La femme de Jacques Bourdeau, la main sur l’épaule de son mari, pleurait. Le jeune Robert, sans comprendre toute la gravité du moment présent, était venu se serrer contre sa mère, et la petite fille, d’instinct, avait pris la main de son père.

— Mes enfants, murmura le charpentier, d’un ton d’angoisse.

— Bah ! Monsieur Bourdeau, il ne faut pas trop se frapper, dit le voisin. C’est une guerre qui ne sera pas longue, voyez-vous. Avec les armes qu’on possède, maintenant, une guerre ne peut pas se prolonger. Celle de 70 a duré six mois ; celle-ci n’en durera peut-être pas trois.

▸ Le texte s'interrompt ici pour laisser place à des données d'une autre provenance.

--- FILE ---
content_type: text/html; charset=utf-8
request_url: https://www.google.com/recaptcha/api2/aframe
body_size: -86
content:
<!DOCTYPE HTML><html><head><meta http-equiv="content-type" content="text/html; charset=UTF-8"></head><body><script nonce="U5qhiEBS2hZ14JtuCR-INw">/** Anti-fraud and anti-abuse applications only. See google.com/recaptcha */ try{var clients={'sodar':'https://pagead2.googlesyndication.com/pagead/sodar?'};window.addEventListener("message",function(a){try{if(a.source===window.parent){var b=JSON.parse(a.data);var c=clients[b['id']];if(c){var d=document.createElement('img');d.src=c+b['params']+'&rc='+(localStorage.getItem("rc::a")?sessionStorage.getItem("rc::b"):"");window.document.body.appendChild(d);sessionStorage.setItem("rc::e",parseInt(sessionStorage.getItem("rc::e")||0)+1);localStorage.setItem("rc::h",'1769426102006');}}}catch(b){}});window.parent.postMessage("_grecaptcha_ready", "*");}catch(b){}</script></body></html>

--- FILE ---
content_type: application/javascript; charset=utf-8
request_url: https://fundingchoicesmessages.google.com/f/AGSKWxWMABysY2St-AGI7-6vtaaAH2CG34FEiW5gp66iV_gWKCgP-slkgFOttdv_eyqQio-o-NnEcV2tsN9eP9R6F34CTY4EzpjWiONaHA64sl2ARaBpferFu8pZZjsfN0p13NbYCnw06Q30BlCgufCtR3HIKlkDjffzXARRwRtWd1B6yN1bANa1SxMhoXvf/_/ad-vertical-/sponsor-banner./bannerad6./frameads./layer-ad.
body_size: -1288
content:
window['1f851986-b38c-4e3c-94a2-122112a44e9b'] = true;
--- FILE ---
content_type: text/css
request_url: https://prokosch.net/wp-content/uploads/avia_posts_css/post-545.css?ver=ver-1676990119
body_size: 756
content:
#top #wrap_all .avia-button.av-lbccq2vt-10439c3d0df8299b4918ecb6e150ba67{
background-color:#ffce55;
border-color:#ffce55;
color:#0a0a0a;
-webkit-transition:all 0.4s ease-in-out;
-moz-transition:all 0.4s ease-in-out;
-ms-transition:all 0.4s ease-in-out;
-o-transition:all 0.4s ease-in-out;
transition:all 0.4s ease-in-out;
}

— On n’en peut rien dire, interrompit Léon. La guerre de 70 ne ressemblait pas à celle qui va commencer. Songez que six nations, déjà, s’affrontent, et qu’on ne peut prévoir si d’autres encore ne se mêleront pas au conflit.

— Raison de plus pour qu’elle soit courte.

— D’ailleurs, fit Jeanne, d’une voix frémissante, ce n’est pas la durée probable qui doit nous frapper. Ce qui est monstrueux c’est qu’une guerre soit possible à notre degré de civilisation. Penser qu’on peut encore accepter cela, c’est une honte pour l’esprit humain. Sans répondre, Maurice prit la main de sa femme et la serra.

— Et puis, ajouta Mme Bourdeau, aussi courte qu’elle sera, elle ne passera pas sans faire des victimes. Et beaucoup partent qui ne reviendront pas.

Le charpentier, silencieux lui aussi, attira sa femme dans ses bras, pendant que la petite fille éclatait en sanglots.

— Papa, Papa ! cria l’enfant, je ne veux pas que tu ailles à la guerre.

Spontanément, Jeanne s’élança vers la petite fille, la serra sur sa poitrine.